Complessivamente gli investimenti realizzati in infrastrutture ammontano a 1.100 miliardi di reais, pari, peraltro, solo a un terzo dell’importo complessivo necessario da qui al 2022; per i Mondiali di calcio 2014 e per le Olimpiadi 2016 si stima che il Brasilia arriverà a spendere circa 28 miliardi di euro.

Gli investimenti esteri diretti al Brasile, poi, sono notevolmente aumentati negli ultimi anni, sintomo di un crescente interesse economico mondiale nei confronti di questa terra.
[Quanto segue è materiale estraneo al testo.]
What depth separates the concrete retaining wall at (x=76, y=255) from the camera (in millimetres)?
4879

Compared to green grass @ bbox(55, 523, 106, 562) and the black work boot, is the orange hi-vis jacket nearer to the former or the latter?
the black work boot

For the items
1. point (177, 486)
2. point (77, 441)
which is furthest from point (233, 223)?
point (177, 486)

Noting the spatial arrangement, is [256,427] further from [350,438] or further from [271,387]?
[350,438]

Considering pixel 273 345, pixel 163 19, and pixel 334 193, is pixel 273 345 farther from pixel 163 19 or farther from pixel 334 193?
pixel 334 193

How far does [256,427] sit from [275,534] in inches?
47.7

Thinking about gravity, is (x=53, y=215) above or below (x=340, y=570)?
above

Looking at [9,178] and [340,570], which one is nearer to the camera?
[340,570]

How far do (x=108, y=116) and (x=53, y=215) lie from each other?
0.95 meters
L’invito rivolto alle imprese italiane da parte di KPMG – il “network globale di società di servizi professionali, attivo in 150 paesi nel mondo con 138 mila persone” – è, allora, a puntare sul Brasile per l’internazionalizzazione della propria attività professionale nei prossimi quattro, cinque anni. Esso è, infatti, tra quelli emergenti, il Paese che maggiormente dimostra di apprezzare i marchi italiani: “è la spendibilità del Made in Italy – sottolinea Roberto Giovannini, partner KPMGdal design al cibo, passando per la moda. In nessun altra parte del mondo è così apprezzato come in Brasile. La somiglianza di gusti è notevole, i supermercati brasiliani sono pieni di prodotti italiani a prezzi folli, e non c'è nessun bisogno di riposizionare l'offerta. In Cina, per intenderci, la pizza per antonomasia è quella americana di Pizza Hut, e gli spaghetti sono quelli di riso. In Brasile non c'è possibilità di malinteso”.
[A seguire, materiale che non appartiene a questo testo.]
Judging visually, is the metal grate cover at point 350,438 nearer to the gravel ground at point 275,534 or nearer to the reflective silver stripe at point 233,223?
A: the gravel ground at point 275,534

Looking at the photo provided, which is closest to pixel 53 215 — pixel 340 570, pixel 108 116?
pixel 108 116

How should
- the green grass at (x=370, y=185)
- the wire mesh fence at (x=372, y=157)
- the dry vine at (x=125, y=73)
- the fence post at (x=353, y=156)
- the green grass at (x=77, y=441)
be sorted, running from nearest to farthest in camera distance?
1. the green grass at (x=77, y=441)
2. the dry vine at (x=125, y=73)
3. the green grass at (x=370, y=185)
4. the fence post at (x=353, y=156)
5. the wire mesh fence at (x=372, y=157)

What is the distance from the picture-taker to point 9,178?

Allo scopo di sviluppare le relazioni bilaterali tra Italia e Brasile dal punto di vista economico, scientifico e culturale e con la volontà di consolidare la già favorevole presenza del made in Italy in Brasile, i due capi di Stato, il Presidente Lula e il Presidente Belusconi, hanno ufficializzato, attraverso la Dichiarazione Congiunta del 29 giugno 2010 a San Paolo, il cosiddetto “Momento Italia  Brasile”, un ricco programma di eventi, inaugurato il 15 ottobre a Rio de Janeiro; esso prevede circa 474 manifestazioni che si svolgeranno in 18 stati della Federazione brasiliana e che si concluderanno a giugno del prossimo anno. Ad ottobre avranno invece luogo a Roma la quinta edizione della Conferenza Italia-America Latina e il sedicesimo meeting internazionale dal tema “Rapporti economici e integrazione di Brasile e Italia”, organizzato dalla Lide (l'associazione imprenditoriale che riunisce le più grandi aziende che operano in Brasile, presieduta dall'uomo d’affari brasiliano Joao Doria Jr.) insieme a Confindustria (dal 5 all'11 ottobre) e al quale parteciperanno 160 Ceo di imprese brasiliane.
 
KPMG ha, allora, monitorato, per conto della Farnesina, la presenza economica dell’Italia in Brasile, tenendo conto anche dei cosiddetti “assenti ingiustificati” (cioè aziende che, pur non essendoci, potrebbero trarre esclusivamente beneficio da una presenza massiccia nel territorio) e realizzando un e-book che verrà presentato nel corso dell’appuntamento romano. Qualche anticipazione: si contano attualmente quasi 600 aziende italiane in quel territorio, un terzo delle quali comprendono veri e propri impianti produttivi, mentre circa 220 sono le filiali commerciali. La maggior parte di queste aziende (più della metà) si situa nella zona di San Paolo ed è inserita nel settore della meccanica. Quelle di piccole e medie dimensioni sono 450. I settori nei quali si è consolidata la presenza italiana sono: alimentare (con una crescita annua del 3,7%), materiali da rivestimento (crescita annuale del 5,5%), infine tessile e nautico.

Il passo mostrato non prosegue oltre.